Real Estate Value vs. Insurance Replacement Cost Value

Does it seem that the value the insurance company says you need to cover your home is out of whack with the local Tax Assessor or Zillo values? It is true that real estate values around our area are commonly lower than the value required by your insurance company.  That’s not always the case. Depending on the economy and demand for houses, the comparison could be flip flopped!

The cost for you to buy an existing home is usually less then to have it built new. That difference is not just for the custom features you get when building new. It is the costs of new building materials, building and fire code changes, and the increased cost of labor. 

In the suburbs of Boston, the residential real estate market is booming. It’s not uncommon for a house to have increased in value by 40-50% over the prior year. If you owned a lot last year and sought quotes to build a new house on it then, the construction costs have only gone up about 6% this year. That swing is serving to invert to cost to replace or buy existing.

When the insurance company agrees to insure your home for its “Replacement Cost”, it is based on the assumption that the home must be replaced in its entirety—even the concrete foundation. Years ago when I joined the North Scituate Fire Department, there was a longstanding joke that “we hadn’t lost a cellar yet”. Not true! In most total loss fire, the foundation is replaced. Concrete may not burn, but the reality is that extreme heat causes expansion and possibly conversion of tiny moisture droplets to gas (steam). Both factors result in it becoming weakened. That is compounded when the fire department sprays cold water on your hot foundation.   After a fire, the foundation must be structurally evaluated before rebuilding on the old foundation. Knowing that the foundation may have been compromised, most builders won’t risk the liability that comes from rebuilding on that old foundation.

When you purchase an insurance policy, it is a contract. In return for you paying the premium, they agree to provide you with coverages against loss; fire being the most common focus of homeowners. The terms of your policy establish an agreed maximum value that the insurance company is obligated to pay for the replacement of your home, if it ever comes to that. The rates contemplate how many fires are actually partial losses and how few are total loss fires. Before companies began including penalties in the policy for not insuring to the proper replacement cost, may people took their chances and only insured to the balance on their mortgage. They figured such limits satisfied the mortgage company’s financial interest and they played the odds that there would never be a “total loss”. Policies were being written for “replacement cost” when an insufficient limit had been purchased. That prompted the addition in a policy known as the “co-insurance clause”. Simply explained, if at the time of your partial or total loss, your home were not insured to at least 80% of what it would have cost to rebuild new, then you only are able to recover the percentage of coverage you have on the home. If you insured a $400,000 home for $200,000, you’d be able to collect up to 50% of your loss

Problem arose when a homeowner in good faith took out an insurance policy thinking they were insured to the full value of their home, but inflation caused building costs to increase beyond their covered limit,– resulting in homes being under insured. To manage that, insurance companies began allowing customers to select an automatic percentage for policies to increase each year.  As long as you select the average rate of inflation, your home stays properly insured. In the years leading up to the economic crash of 2008, home values were increasing 8% annually or more. However, for a couple years after, construction costs faced a negative rate of inflation. Very few consumers thought to change that inflation clause on their policy. I was able to show insureds that they were buying insurance for a home that was commonly 150% of its actual replacement cost. 

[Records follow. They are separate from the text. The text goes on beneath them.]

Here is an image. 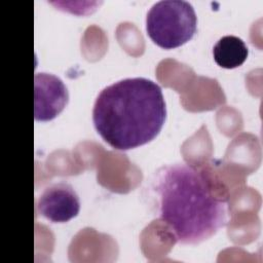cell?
Segmentation results:
<instances>
[{"label":"cell","instance_id":"cell-3","mask_svg":"<svg viewBox=\"0 0 263 263\" xmlns=\"http://www.w3.org/2000/svg\"><path fill=\"white\" fill-rule=\"evenodd\" d=\"M197 29L193 6L183 0H162L151 6L146 16L150 39L164 49L177 48L192 39Z\"/></svg>","mask_w":263,"mask_h":263},{"label":"cell","instance_id":"cell-5","mask_svg":"<svg viewBox=\"0 0 263 263\" xmlns=\"http://www.w3.org/2000/svg\"><path fill=\"white\" fill-rule=\"evenodd\" d=\"M36 210L52 223H66L78 215L80 200L71 185L57 183L44 189L38 197Z\"/></svg>","mask_w":263,"mask_h":263},{"label":"cell","instance_id":"cell-2","mask_svg":"<svg viewBox=\"0 0 263 263\" xmlns=\"http://www.w3.org/2000/svg\"><path fill=\"white\" fill-rule=\"evenodd\" d=\"M166 105L161 87L144 78H125L101 90L92 109V122L101 138L117 150L151 142L161 130Z\"/></svg>","mask_w":263,"mask_h":263},{"label":"cell","instance_id":"cell-4","mask_svg":"<svg viewBox=\"0 0 263 263\" xmlns=\"http://www.w3.org/2000/svg\"><path fill=\"white\" fill-rule=\"evenodd\" d=\"M69 92L55 75L36 73L34 76V117L37 121H49L55 118L66 107Z\"/></svg>","mask_w":263,"mask_h":263},{"label":"cell","instance_id":"cell-6","mask_svg":"<svg viewBox=\"0 0 263 263\" xmlns=\"http://www.w3.org/2000/svg\"><path fill=\"white\" fill-rule=\"evenodd\" d=\"M249 49L242 39L227 35L221 37L213 48V57L216 64L225 69H233L241 66L247 60Z\"/></svg>","mask_w":263,"mask_h":263},{"label":"cell","instance_id":"cell-1","mask_svg":"<svg viewBox=\"0 0 263 263\" xmlns=\"http://www.w3.org/2000/svg\"><path fill=\"white\" fill-rule=\"evenodd\" d=\"M148 197L154 215L181 245L208 240L229 219L227 195L204 166L162 165L148 182Z\"/></svg>","mask_w":263,"mask_h":263}]
</instances>
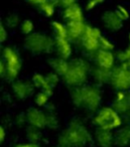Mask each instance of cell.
<instances>
[{
	"label": "cell",
	"mask_w": 130,
	"mask_h": 147,
	"mask_svg": "<svg viewBox=\"0 0 130 147\" xmlns=\"http://www.w3.org/2000/svg\"><path fill=\"white\" fill-rule=\"evenodd\" d=\"M113 135L111 134L110 130H104L100 129L96 134V141L100 147H111L115 142Z\"/></svg>",
	"instance_id": "17"
},
{
	"label": "cell",
	"mask_w": 130,
	"mask_h": 147,
	"mask_svg": "<svg viewBox=\"0 0 130 147\" xmlns=\"http://www.w3.org/2000/svg\"><path fill=\"white\" fill-rule=\"evenodd\" d=\"M49 63L53 67V69H55L56 73L58 75H60V76H64L67 73L70 65V63L65 59H62V57H60V59H53L49 61Z\"/></svg>",
	"instance_id": "19"
},
{
	"label": "cell",
	"mask_w": 130,
	"mask_h": 147,
	"mask_svg": "<svg viewBox=\"0 0 130 147\" xmlns=\"http://www.w3.org/2000/svg\"><path fill=\"white\" fill-rule=\"evenodd\" d=\"M88 76V65L85 61L77 59L70 63L67 73L64 75L66 83L72 86H81L85 83Z\"/></svg>",
	"instance_id": "2"
},
{
	"label": "cell",
	"mask_w": 130,
	"mask_h": 147,
	"mask_svg": "<svg viewBox=\"0 0 130 147\" xmlns=\"http://www.w3.org/2000/svg\"><path fill=\"white\" fill-rule=\"evenodd\" d=\"M33 86L35 85L26 81H18L13 84L12 89L16 97H18L19 99H25L32 95Z\"/></svg>",
	"instance_id": "13"
},
{
	"label": "cell",
	"mask_w": 130,
	"mask_h": 147,
	"mask_svg": "<svg viewBox=\"0 0 130 147\" xmlns=\"http://www.w3.org/2000/svg\"><path fill=\"white\" fill-rule=\"evenodd\" d=\"M99 47L101 49H105V51H110L114 49V45L112 43L111 40L107 38V37L101 35V37L99 38Z\"/></svg>",
	"instance_id": "27"
},
{
	"label": "cell",
	"mask_w": 130,
	"mask_h": 147,
	"mask_svg": "<svg viewBox=\"0 0 130 147\" xmlns=\"http://www.w3.org/2000/svg\"><path fill=\"white\" fill-rule=\"evenodd\" d=\"M105 0H88L87 4H86V10H92L94 9L96 6H98L99 4L103 3Z\"/></svg>",
	"instance_id": "31"
},
{
	"label": "cell",
	"mask_w": 130,
	"mask_h": 147,
	"mask_svg": "<svg viewBox=\"0 0 130 147\" xmlns=\"http://www.w3.org/2000/svg\"><path fill=\"white\" fill-rule=\"evenodd\" d=\"M30 1H32V2H35V3H41V2H43V1H45V0H30Z\"/></svg>",
	"instance_id": "37"
},
{
	"label": "cell",
	"mask_w": 130,
	"mask_h": 147,
	"mask_svg": "<svg viewBox=\"0 0 130 147\" xmlns=\"http://www.w3.org/2000/svg\"><path fill=\"white\" fill-rule=\"evenodd\" d=\"M110 82L118 91H125L130 88V69L127 67V63H125L121 67L112 69Z\"/></svg>",
	"instance_id": "6"
},
{
	"label": "cell",
	"mask_w": 130,
	"mask_h": 147,
	"mask_svg": "<svg viewBox=\"0 0 130 147\" xmlns=\"http://www.w3.org/2000/svg\"><path fill=\"white\" fill-rule=\"evenodd\" d=\"M3 57L6 65V77L8 80H14L21 69L20 57L18 53L11 47H5L3 49Z\"/></svg>",
	"instance_id": "7"
},
{
	"label": "cell",
	"mask_w": 130,
	"mask_h": 147,
	"mask_svg": "<svg viewBox=\"0 0 130 147\" xmlns=\"http://www.w3.org/2000/svg\"><path fill=\"white\" fill-rule=\"evenodd\" d=\"M101 20L105 28L110 31H117L123 26V20L118 16L115 11H105L102 14Z\"/></svg>",
	"instance_id": "9"
},
{
	"label": "cell",
	"mask_w": 130,
	"mask_h": 147,
	"mask_svg": "<svg viewBox=\"0 0 130 147\" xmlns=\"http://www.w3.org/2000/svg\"><path fill=\"white\" fill-rule=\"evenodd\" d=\"M5 24L9 27V28H15L19 25V17L17 14H9L5 19Z\"/></svg>",
	"instance_id": "26"
},
{
	"label": "cell",
	"mask_w": 130,
	"mask_h": 147,
	"mask_svg": "<svg viewBox=\"0 0 130 147\" xmlns=\"http://www.w3.org/2000/svg\"><path fill=\"white\" fill-rule=\"evenodd\" d=\"M25 49L32 53H51L55 47V41L47 34L35 32L27 35L24 41Z\"/></svg>",
	"instance_id": "3"
},
{
	"label": "cell",
	"mask_w": 130,
	"mask_h": 147,
	"mask_svg": "<svg viewBox=\"0 0 130 147\" xmlns=\"http://www.w3.org/2000/svg\"><path fill=\"white\" fill-rule=\"evenodd\" d=\"M86 24L84 22H67L68 38L72 40L81 39L85 32Z\"/></svg>",
	"instance_id": "15"
},
{
	"label": "cell",
	"mask_w": 130,
	"mask_h": 147,
	"mask_svg": "<svg viewBox=\"0 0 130 147\" xmlns=\"http://www.w3.org/2000/svg\"><path fill=\"white\" fill-rule=\"evenodd\" d=\"M26 119L29 124L35 128H41L47 124V116L35 108L29 109L26 114Z\"/></svg>",
	"instance_id": "10"
},
{
	"label": "cell",
	"mask_w": 130,
	"mask_h": 147,
	"mask_svg": "<svg viewBox=\"0 0 130 147\" xmlns=\"http://www.w3.org/2000/svg\"><path fill=\"white\" fill-rule=\"evenodd\" d=\"M39 136H41V133H39V131L35 129V127H32L31 131H29V132H28V138L30 139L31 141L39 140Z\"/></svg>",
	"instance_id": "33"
},
{
	"label": "cell",
	"mask_w": 130,
	"mask_h": 147,
	"mask_svg": "<svg viewBox=\"0 0 130 147\" xmlns=\"http://www.w3.org/2000/svg\"><path fill=\"white\" fill-rule=\"evenodd\" d=\"M102 33L97 27L90 26V25H86L85 32H84L81 40V43L83 47L87 51H96L99 47V38L101 37Z\"/></svg>",
	"instance_id": "8"
},
{
	"label": "cell",
	"mask_w": 130,
	"mask_h": 147,
	"mask_svg": "<svg viewBox=\"0 0 130 147\" xmlns=\"http://www.w3.org/2000/svg\"><path fill=\"white\" fill-rule=\"evenodd\" d=\"M32 84L35 85V87L41 89V91L45 92L47 94H49V96L53 93V87L47 83L45 77H43L41 74H35L32 77Z\"/></svg>",
	"instance_id": "18"
},
{
	"label": "cell",
	"mask_w": 130,
	"mask_h": 147,
	"mask_svg": "<svg viewBox=\"0 0 130 147\" xmlns=\"http://www.w3.org/2000/svg\"><path fill=\"white\" fill-rule=\"evenodd\" d=\"M130 142V126L120 130L115 136V143L119 146H125Z\"/></svg>",
	"instance_id": "21"
},
{
	"label": "cell",
	"mask_w": 130,
	"mask_h": 147,
	"mask_svg": "<svg viewBox=\"0 0 130 147\" xmlns=\"http://www.w3.org/2000/svg\"><path fill=\"white\" fill-rule=\"evenodd\" d=\"M117 59H119L120 61H123V63H126L130 59V47H128L124 51H121L117 53Z\"/></svg>",
	"instance_id": "29"
},
{
	"label": "cell",
	"mask_w": 130,
	"mask_h": 147,
	"mask_svg": "<svg viewBox=\"0 0 130 147\" xmlns=\"http://www.w3.org/2000/svg\"><path fill=\"white\" fill-rule=\"evenodd\" d=\"M56 3L65 9V8H67V7L71 6V5L75 4L76 0H57V2Z\"/></svg>",
	"instance_id": "32"
},
{
	"label": "cell",
	"mask_w": 130,
	"mask_h": 147,
	"mask_svg": "<svg viewBox=\"0 0 130 147\" xmlns=\"http://www.w3.org/2000/svg\"><path fill=\"white\" fill-rule=\"evenodd\" d=\"M45 79H47V83H49L53 88L55 86H57V84L59 83V75H58L57 73L56 74L55 73H49V75L45 77Z\"/></svg>",
	"instance_id": "30"
},
{
	"label": "cell",
	"mask_w": 130,
	"mask_h": 147,
	"mask_svg": "<svg viewBox=\"0 0 130 147\" xmlns=\"http://www.w3.org/2000/svg\"><path fill=\"white\" fill-rule=\"evenodd\" d=\"M114 11L117 13V15L123 21L128 20V18H129V16H130L129 11L127 10V8H125V7L122 6V5H118V6H116V9Z\"/></svg>",
	"instance_id": "28"
},
{
	"label": "cell",
	"mask_w": 130,
	"mask_h": 147,
	"mask_svg": "<svg viewBox=\"0 0 130 147\" xmlns=\"http://www.w3.org/2000/svg\"><path fill=\"white\" fill-rule=\"evenodd\" d=\"M114 105L117 112H127L130 110V95L125 94L123 91H118L115 96Z\"/></svg>",
	"instance_id": "16"
},
{
	"label": "cell",
	"mask_w": 130,
	"mask_h": 147,
	"mask_svg": "<svg viewBox=\"0 0 130 147\" xmlns=\"http://www.w3.org/2000/svg\"><path fill=\"white\" fill-rule=\"evenodd\" d=\"M95 124L100 129L112 130L121 126L122 121L116 109L110 107H104L98 111L97 115L94 118Z\"/></svg>",
	"instance_id": "5"
},
{
	"label": "cell",
	"mask_w": 130,
	"mask_h": 147,
	"mask_svg": "<svg viewBox=\"0 0 130 147\" xmlns=\"http://www.w3.org/2000/svg\"><path fill=\"white\" fill-rule=\"evenodd\" d=\"M15 147H39L37 144L35 143H28V144H19V145H16Z\"/></svg>",
	"instance_id": "35"
},
{
	"label": "cell",
	"mask_w": 130,
	"mask_h": 147,
	"mask_svg": "<svg viewBox=\"0 0 130 147\" xmlns=\"http://www.w3.org/2000/svg\"><path fill=\"white\" fill-rule=\"evenodd\" d=\"M51 28H53L56 36L68 37L67 25H64L63 23L58 22V21H53V22H51Z\"/></svg>",
	"instance_id": "23"
},
{
	"label": "cell",
	"mask_w": 130,
	"mask_h": 147,
	"mask_svg": "<svg viewBox=\"0 0 130 147\" xmlns=\"http://www.w3.org/2000/svg\"><path fill=\"white\" fill-rule=\"evenodd\" d=\"M63 17L67 20V22H83V10L78 3H75L64 9Z\"/></svg>",
	"instance_id": "11"
},
{
	"label": "cell",
	"mask_w": 130,
	"mask_h": 147,
	"mask_svg": "<svg viewBox=\"0 0 130 147\" xmlns=\"http://www.w3.org/2000/svg\"><path fill=\"white\" fill-rule=\"evenodd\" d=\"M49 94H47L45 92L41 91V92H39L35 97V103L39 107H43L45 106V104L49 101Z\"/></svg>",
	"instance_id": "25"
},
{
	"label": "cell",
	"mask_w": 130,
	"mask_h": 147,
	"mask_svg": "<svg viewBox=\"0 0 130 147\" xmlns=\"http://www.w3.org/2000/svg\"><path fill=\"white\" fill-rule=\"evenodd\" d=\"M39 10L41 11V13H43L45 16L51 17V16H53V13H55L56 3L51 2V1L45 0L43 2L39 3Z\"/></svg>",
	"instance_id": "22"
},
{
	"label": "cell",
	"mask_w": 130,
	"mask_h": 147,
	"mask_svg": "<svg viewBox=\"0 0 130 147\" xmlns=\"http://www.w3.org/2000/svg\"><path fill=\"white\" fill-rule=\"evenodd\" d=\"M19 28H20L21 33L23 34L29 35L31 33V31L33 30V23L30 19H25L19 25Z\"/></svg>",
	"instance_id": "24"
},
{
	"label": "cell",
	"mask_w": 130,
	"mask_h": 147,
	"mask_svg": "<svg viewBox=\"0 0 130 147\" xmlns=\"http://www.w3.org/2000/svg\"><path fill=\"white\" fill-rule=\"evenodd\" d=\"M95 59L98 67H104V69H111L114 65V55L110 51H105V49L97 51Z\"/></svg>",
	"instance_id": "12"
},
{
	"label": "cell",
	"mask_w": 130,
	"mask_h": 147,
	"mask_svg": "<svg viewBox=\"0 0 130 147\" xmlns=\"http://www.w3.org/2000/svg\"><path fill=\"white\" fill-rule=\"evenodd\" d=\"M55 49L62 59H69L72 55V47L68 37H58L55 39Z\"/></svg>",
	"instance_id": "14"
},
{
	"label": "cell",
	"mask_w": 130,
	"mask_h": 147,
	"mask_svg": "<svg viewBox=\"0 0 130 147\" xmlns=\"http://www.w3.org/2000/svg\"><path fill=\"white\" fill-rule=\"evenodd\" d=\"M6 38H7V31L5 29V27L3 26V24L1 23L0 24V41L3 42V41L6 40Z\"/></svg>",
	"instance_id": "34"
},
{
	"label": "cell",
	"mask_w": 130,
	"mask_h": 147,
	"mask_svg": "<svg viewBox=\"0 0 130 147\" xmlns=\"http://www.w3.org/2000/svg\"><path fill=\"white\" fill-rule=\"evenodd\" d=\"M111 69H104L101 67H97L93 71V76L97 82L99 83H104L107 82L111 79Z\"/></svg>",
	"instance_id": "20"
},
{
	"label": "cell",
	"mask_w": 130,
	"mask_h": 147,
	"mask_svg": "<svg viewBox=\"0 0 130 147\" xmlns=\"http://www.w3.org/2000/svg\"><path fill=\"white\" fill-rule=\"evenodd\" d=\"M128 39H129V47H130V33H129V37H128Z\"/></svg>",
	"instance_id": "39"
},
{
	"label": "cell",
	"mask_w": 130,
	"mask_h": 147,
	"mask_svg": "<svg viewBox=\"0 0 130 147\" xmlns=\"http://www.w3.org/2000/svg\"><path fill=\"white\" fill-rule=\"evenodd\" d=\"M126 63H127V67L130 69V59H129V61H126Z\"/></svg>",
	"instance_id": "38"
},
{
	"label": "cell",
	"mask_w": 130,
	"mask_h": 147,
	"mask_svg": "<svg viewBox=\"0 0 130 147\" xmlns=\"http://www.w3.org/2000/svg\"><path fill=\"white\" fill-rule=\"evenodd\" d=\"M75 105L86 110H96L101 103V95L94 87H81L73 93Z\"/></svg>",
	"instance_id": "1"
},
{
	"label": "cell",
	"mask_w": 130,
	"mask_h": 147,
	"mask_svg": "<svg viewBox=\"0 0 130 147\" xmlns=\"http://www.w3.org/2000/svg\"><path fill=\"white\" fill-rule=\"evenodd\" d=\"M5 139V130L3 127H0V141L3 142Z\"/></svg>",
	"instance_id": "36"
},
{
	"label": "cell",
	"mask_w": 130,
	"mask_h": 147,
	"mask_svg": "<svg viewBox=\"0 0 130 147\" xmlns=\"http://www.w3.org/2000/svg\"><path fill=\"white\" fill-rule=\"evenodd\" d=\"M90 135L88 131L79 123L71 124L68 131L62 137V144L65 146L82 147L89 141Z\"/></svg>",
	"instance_id": "4"
}]
</instances>
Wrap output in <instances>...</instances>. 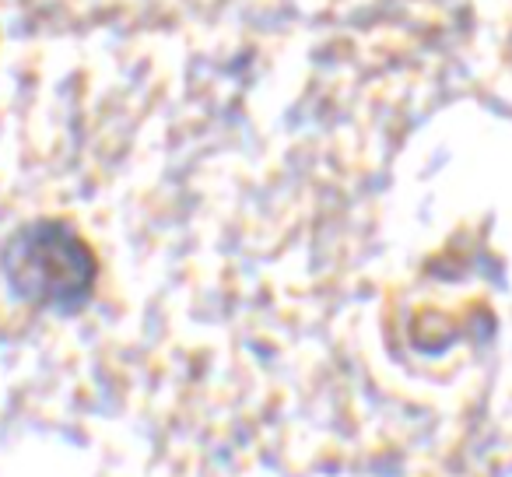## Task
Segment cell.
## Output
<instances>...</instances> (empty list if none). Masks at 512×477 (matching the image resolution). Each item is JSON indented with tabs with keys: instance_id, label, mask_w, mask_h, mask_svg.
Returning a JSON list of instances; mask_svg holds the SVG:
<instances>
[{
	"instance_id": "cell-1",
	"label": "cell",
	"mask_w": 512,
	"mask_h": 477,
	"mask_svg": "<svg viewBox=\"0 0 512 477\" xmlns=\"http://www.w3.org/2000/svg\"><path fill=\"white\" fill-rule=\"evenodd\" d=\"M99 253L67 218H36L4 239L0 278L18 302L39 313L74 316L99 285Z\"/></svg>"
}]
</instances>
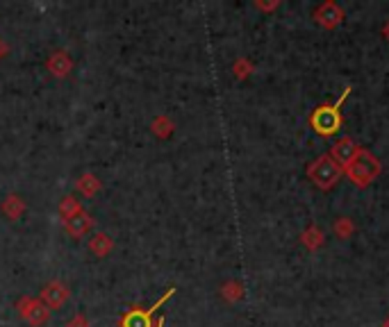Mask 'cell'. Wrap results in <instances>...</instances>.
I'll list each match as a JSON object with an SVG mask.
<instances>
[{
    "label": "cell",
    "mask_w": 389,
    "mask_h": 327,
    "mask_svg": "<svg viewBox=\"0 0 389 327\" xmlns=\"http://www.w3.org/2000/svg\"><path fill=\"white\" fill-rule=\"evenodd\" d=\"M348 91H351V86H346L344 93H341V98L335 102V105H321L312 111V116H309V125L314 127L316 134H321V137H330V134H335L341 123H344V118H341V102L348 98Z\"/></svg>",
    "instance_id": "cell-1"
},
{
    "label": "cell",
    "mask_w": 389,
    "mask_h": 327,
    "mask_svg": "<svg viewBox=\"0 0 389 327\" xmlns=\"http://www.w3.org/2000/svg\"><path fill=\"white\" fill-rule=\"evenodd\" d=\"M380 171H383V164H380V159L373 157L369 150H360L353 162L346 166L348 180H351L355 187H362V189L369 187L380 175Z\"/></svg>",
    "instance_id": "cell-2"
},
{
    "label": "cell",
    "mask_w": 389,
    "mask_h": 327,
    "mask_svg": "<svg viewBox=\"0 0 389 327\" xmlns=\"http://www.w3.org/2000/svg\"><path fill=\"white\" fill-rule=\"evenodd\" d=\"M307 178L312 180L314 187H319L321 191L332 189L341 178V166L330 155H321L319 159H314L312 164L307 166Z\"/></svg>",
    "instance_id": "cell-3"
},
{
    "label": "cell",
    "mask_w": 389,
    "mask_h": 327,
    "mask_svg": "<svg viewBox=\"0 0 389 327\" xmlns=\"http://www.w3.org/2000/svg\"><path fill=\"white\" fill-rule=\"evenodd\" d=\"M17 312L30 327H44L51 318V309L46 307L39 298H30V296L19 298Z\"/></svg>",
    "instance_id": "cell-4"
},
{
    "label": "cell",
    "mask_w": 389,
    "mask_h": 327,
    "mask_svg": "<svg viewBox=\"0 0 389 327\" xmlns=\"http://www.w3.org/2000/svg\"><path fill=\"white\" fill-rule=\"evenodd\" d=\"M173 293H176V289H169L160 300L155 302L153 307H148V309H141V307L130 309V312L123 316L121 327H155V325H153V314L164 305L166 300H169V298L173 296Z\"/></svg>",
    "instance_id": "cell-5"
},
{
    "label": "cell",
    "mask_w": 389,
    "mask_h": 327,
    "mask_svg": "<svg viewBox=\"0 0 389 327\" xmlns=\"http://www.w3.org/2000/svg\"><path fill=\"white\" fill-rule=\"evenodd\" d=\"M69 296H71L69 286L64 282H60V280H53L42 289V298H39V300H42L48 309H62L66 305Z\"/></svg>",
    "instance_id": "cell-6"
},
{
    "label": "cell",
    "mask_w": 389,
    "mask_h": 327,
    "mask_svg": "<svg viewBox=\"0 0 389 327\" xmlns=\"http://www.w3.org/2000/svg\"><path fill=\"white\" fill-rule=\"evenodd\" d=\"M357 153H360V146H357V143L353 139H348V137L339 139L335 146L330 148V157L335 159L337 166H341V169H346V166L357 157Z\"/></svg>",
    "instance_id": "cell-7"
},
{
    "label": "cell",
    "mask_w": 389,
    "mask_h": 327,
    "mask_svg": "<svg viewBox=\"0 0 389 327\" xmlns=\"http://www.w3.org/2000/svg\"><path fill=\"white\" fill-rule=\"evenodd\" d=\"M314 21L319 23L321 28L332 30L344 21V10H341L337 3H323L319 10L314 12Z\"/></svg>",
    "instance_id": "cell-8"
},
{
    "label": "cell",
    "mask_w": 389,
    "mask_h": 327,
    "mask_svg": "<svg viewBox=\"0 0 389 327\" xmlns=\"http://www.w3.org/2000/svg\"><path fill=\"white\" fill-rule=\"evenodd\" d=\"M46 68H48V73L55 77H66L71 71H73V59L69 57V53L64 50H55L48 59H46Z\"/></svg>",
    "instance_id": "cell-9"
},
{
    "label": "cell",
    "mask_w": 389,
    "mask_h": 327,
    "mask_svg": "<svg viewBox=\"0 0 389 327\" xmlns=\"http://www.w3.org/2000/svg\"><path fill=\"white\" fill-rule=\"evenodd\" d=\"M91 227H93V216L84 209L78 214V216H73L71 221L64 223V232L73 239H82L84 234H89Z\"/></svg>",
    "instance_id": "cell-10"
},
{
    "label": "cell",
    "mask_w": 389,
    "mask_h": 327,
    "mask_svg": "<svg viewBox=\"0 0 389 327\" xmlns=\"http://www.w3.org/2000/svg\"><path fill=\"white\" fill-rule=\"evenodd\" d=\"M0 212H3L10 221H19L23 214H26V200L17 194H10L3 200V205H0Z\"/></svg>",
    "instance_id": "cell-11"
},
{
    "label": "cell",
    "mask_w": 389,
    "mask_h": 327,
    "mask_svg": "<svg viewBox=\"0 0 389 327\" xmlns=\"http://www.w3.org/2000/svg\"><path fill=\"white\" fill-rule=\"evenodd\" d=\"M75 187H78V191H80L84 198H93L100 191V180L93 173H84V175H80V178H78Z\"/></svg>",
    "instance_id": "cell-12"
},
{
    "label": "cell",
    "mask_w": 389,
    "mask_h": 327,
    "mask_svg": "<svg viewBox=\"0 0 389 327\" xmlns=\"http://www.w3.org/2000/svg\"><path fill=\"white\" fill-rule=\"evenodd\" d=\"M112 248H114V241L105 232H98L89 241V252H93L96 257H107V254L112 252Z\"/></svg>",
    "instance_id": "cell-13"
},
{
    "label": "cell",
    "mask_w": 389,
    "mask_h": 327,
    "mask_svg": "<svg viewBox=\"0 0 389 327\" xmlns=\"http://www.w3.org/2000/svg\"><path fill=\"white\" fill-rule=\"evenodd\" d=\"M150 130H153L157 139H169L173 130H176V123H173L169 116H155L153 123H150Z\"/></svg>",
    "instance_id": "cell-14"
},
{
    "label": "cell",
    "mask_w": 389,
    "mask_h": 327,
    "mask_svg": "<svg viewBox=\"0 0 389 327\" xmlns=\"http://www.w3.org/2000/svg\"><path fill=\"white\" fill-rule=\"evenodd\" d=\"M82 212V205L80 200H75L73 196H66V198H62V203H60V216L62 221H71L73 216H78V214Z\"/></svg>",
    "instance_id": "cell-15"
},
{
    "label": "cell",
    "mask_w": 389,
    "mask_h": 327,
    "mask_svg": "<svg viewBox=\"0 0 389 327\" xmlns=\"http://www.w3.org/2000/svg\"><path fill=\"white\" fill-rule=\"evenodd\" d=\"M300 241H303L309 250H314V248H319L321 241H323V232L319 227H309L307 232H303V236H300Z\"/></svg>",
    "instance_id": "cell-16"
},
{
    "label": "cell",
    "mask_w": 389,
    "mask_h": 327,
    "mask_svg": "<svg viewBox=\"0 0 389 327\" xmlns=\"http://www.w3.org/2000/svg\"><path fill=\"white\" fill-rule=\"evenodd\" d=\"M221 296H224L228 302H237V300H242L244 289L239 282H228V284H224V289H221Z\"/></svg>",
    "instance_id": "cell-17"
},
{
    "label": "cell",
    "mask_w": 389,
    "mask_h": 327,
    "mask_svg": "<svg viewBox=\"0 0 389 327\" xmlns=\"http://www.w3.org/2000/svg\"><path fill=\"white\" fill-rule=\"evenodd\" d=\"M335 232H337L341 239H348V236H351V232H353V223L348 221V218H339V221L335 223Z\"/></svg>",
    "instance_id": "cell-18"
},
{
    "label": "cell",
    "mask_w": 389,
    "mask_h": 327,
    "mask_svg": "<svg viewBox=\"0 0 389 327\" xmlns=\"http://www.w3.org/2000/svg\"><path fill=\"white\" fill-rule=\"evenodd\" d=\"M251 62H246V59H239V62H237L235 64V75L237 77H246V75H248L251 73Z\"/></svg>",
    "instance_id": "cell-19"
},
{
    "label": "cell",
    "mask_w": 389,
    "mask_h": 327,
    "mask_svg": "<svg viewBox=\"0 0 389 327\" xmlns=\"http://www.w3.org/2000/svg\"><path fill=\"white\" fill-rule=\"evenodd\" d=\"M66 327H91V325H89V318H87L84 314H75V316L66 323Z\"/></svg>",
    "instance_id": "cell-20"
},
{
    "label": "cell",
    "mask_w": 389,
    "mask_h": 327,
    "mask_svg": "<svg viewBox=\"0 0 389 327\" xmlns=\"http://www.w3.org/2000/svg\"><path fill=\"white\" fill-rule=\"evenodd\" d=\"M7 55H10V46H7L3 39H0V59L7 57Z\"/></svg>",
    "instance_id": "cell-21"
},
{
    "label": "cell",
    "mask_w": 389,
    "mask_h": 327,
    "mask_svg": "<svg viewBox=\"0 0 389 327\" xmlns=\"http://www.w3.org/2000/svg\"><path fill=\"white\" fill-rule=\"evenodd\" d=\"M385 39H387V41H389V23H387V26H385Z\"/></svg>",
    "instance_id": "cell-22"
},
{
    "label": "cell",
    "mask_w": 389,
    "mask_h": 327,
    "mask_svg": "<svg viewBox=\"0 0 389 327\" xmlns=\"http://www.w3.org/2000/svg\"><path fill=\"white\" fill-rule=\"evenodd\" d=\"M164 325V318H157V325L155 327H162Z\"/></svg>",
    "instance_id": "cell-23"
},
{
    "label": "cell",
    "mask_w": 389,
    "mask_h": 327,
    "mask_svg": "<svg viewBox=\"0 0 389 327\" xmlns=\"http://www.w3.org/2000/svg\"><path fill=\"white\" fill-rule=\"evenodd\" d=\"M383 327H389V318H387V321L383 323Z\"/></svg>",
    "instance_id": "cell-24"
}]
</instances>
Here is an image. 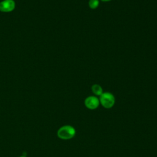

In dealing with the demands of agents, insurance companies began to offer a better option; an agreement to pay up to 125% of a building’s “scheduled” value at the time of a loss. Most insurance companies currently utilize a computer program to prepare an estimate of your home’s replacement cost. Being within that 25% range gives ample flexibility.

In the 1970’s the method utilized to calculate a home’s replacement cost was a complicated procedure of flipping through a series of 3 ring binders to calculate cost factors for every feature of your home– from the number of bathroom fixtures to the number of electrical outlets in each room. That was known as the Marshal Swift Appraisal system. Between 1975 and 1980 a company called Boeckh patented a computerized version of that process.  The process compares labor rates and costs for building materials by zip code.  Today there are many companies promoting the accuracy of their valuation software but they all are using the various components of the Marshal, Swift and Boeckh companies. That common thread results in each company’s valuation system resulting in close to the same Replacement Cost value for a given home.  Where the added value comes in, is when the insurance companies update your respective home’s replacement cost at each subsequent policy renewal date.

I pride myself on the accuracy of the calculations we prepare in my office. I’m old enough to have been trained on the original Marshal Swift programs, the Boeckh system, and many of the newer systems being introduced. These newer systems rely on the accuracy of municipal tax assessor records but offer over ride options. If you are dealing with an on-line company, an 800 company or even another agent who quotes your insurance from their office, you may discover a surprise down the road. It is our procedure to visit every property we are preparing quotes for.  We commonly find errors in the tax assessor reports; discover structural changes (an addition) not yet recorded in the tax records; or other modifications such as a finished basement.  By visiting your property before beginning a policy, you are being given confidence that your home is properly insured. I don’t want you over insured; but definitely not under insured.